ZHU Fangda & ZHANG Bolong

In [1]:
from time import time
from sklearn.feature_extraction.text import TfidfVectorizer, CountVectorizer
from sklearn.decomposition import NMF, LatentDirichletAllocation
from sklearn.datasets import fetch_20newsgroups
import numpy as np
import scipy.sparse as sp

# TOPIC EXTRACTION FROM DOCUMENTS

The goal is to study the use of nonnegative matrix factorisation (NMF) for topic extraction from a dataset of text documents. The rationale is to interpret each extracted NMF component as being associated with a specific topic.

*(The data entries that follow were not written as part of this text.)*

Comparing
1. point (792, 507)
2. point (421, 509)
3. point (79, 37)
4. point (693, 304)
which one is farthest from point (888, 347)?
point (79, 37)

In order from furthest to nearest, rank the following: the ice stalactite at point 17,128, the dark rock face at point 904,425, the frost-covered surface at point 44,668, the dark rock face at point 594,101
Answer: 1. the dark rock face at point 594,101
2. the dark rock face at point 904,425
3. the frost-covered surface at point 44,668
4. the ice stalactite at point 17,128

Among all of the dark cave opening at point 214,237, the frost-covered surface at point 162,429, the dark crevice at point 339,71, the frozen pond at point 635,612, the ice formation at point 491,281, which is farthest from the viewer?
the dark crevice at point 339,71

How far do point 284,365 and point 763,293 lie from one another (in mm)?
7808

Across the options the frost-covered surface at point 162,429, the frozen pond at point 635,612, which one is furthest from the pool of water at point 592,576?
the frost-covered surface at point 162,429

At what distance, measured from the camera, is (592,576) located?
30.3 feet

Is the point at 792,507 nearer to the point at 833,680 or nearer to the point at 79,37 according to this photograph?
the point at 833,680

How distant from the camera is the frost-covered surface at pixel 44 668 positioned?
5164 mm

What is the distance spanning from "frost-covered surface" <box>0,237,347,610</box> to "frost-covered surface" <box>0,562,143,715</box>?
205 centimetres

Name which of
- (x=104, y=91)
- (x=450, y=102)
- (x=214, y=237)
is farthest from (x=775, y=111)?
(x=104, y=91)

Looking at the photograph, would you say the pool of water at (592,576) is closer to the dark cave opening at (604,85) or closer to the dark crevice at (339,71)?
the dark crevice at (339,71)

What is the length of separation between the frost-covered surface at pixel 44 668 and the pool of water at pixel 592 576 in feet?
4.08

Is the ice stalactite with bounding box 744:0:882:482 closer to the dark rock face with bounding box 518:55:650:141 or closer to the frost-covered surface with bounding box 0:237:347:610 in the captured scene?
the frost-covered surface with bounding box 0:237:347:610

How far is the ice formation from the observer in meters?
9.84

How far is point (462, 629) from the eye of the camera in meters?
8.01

Study and test the following script (introduced on http://scikit-learn.org/stable/auto_examples/applications/plot_topics_extraction_with_nmf_lda.html) :

In [2]:
n_samples = 2000
n_features = 1000
n_components = 10
n_top_words = 20

In [3]:
def print_top_words(model, feature_names, n_top_words):
    for topic_idx, topic in enumerate(model.components_):
        message = "Topic #%d: " % topic_idx
        message += " ".join([feature_names[i]
                             for i in topic.argsort()[:-n_top_words - 1:-1]])
        print(message)
    print()

In [4]:
def preprocess(vectorizer='tf_idf', verbose=False):
    print("Loading dataset...")
    t0 = time()
    dataset = fetch_20newsgroups(shuffle=True, random_state=1,
                                 remove=('headers', 'footers', 'quotes'))
    data_samples = dataset.data[:n_samples]
    if(verbose):
        print("Loading dataset done in %0.3fs." % (time() - t0))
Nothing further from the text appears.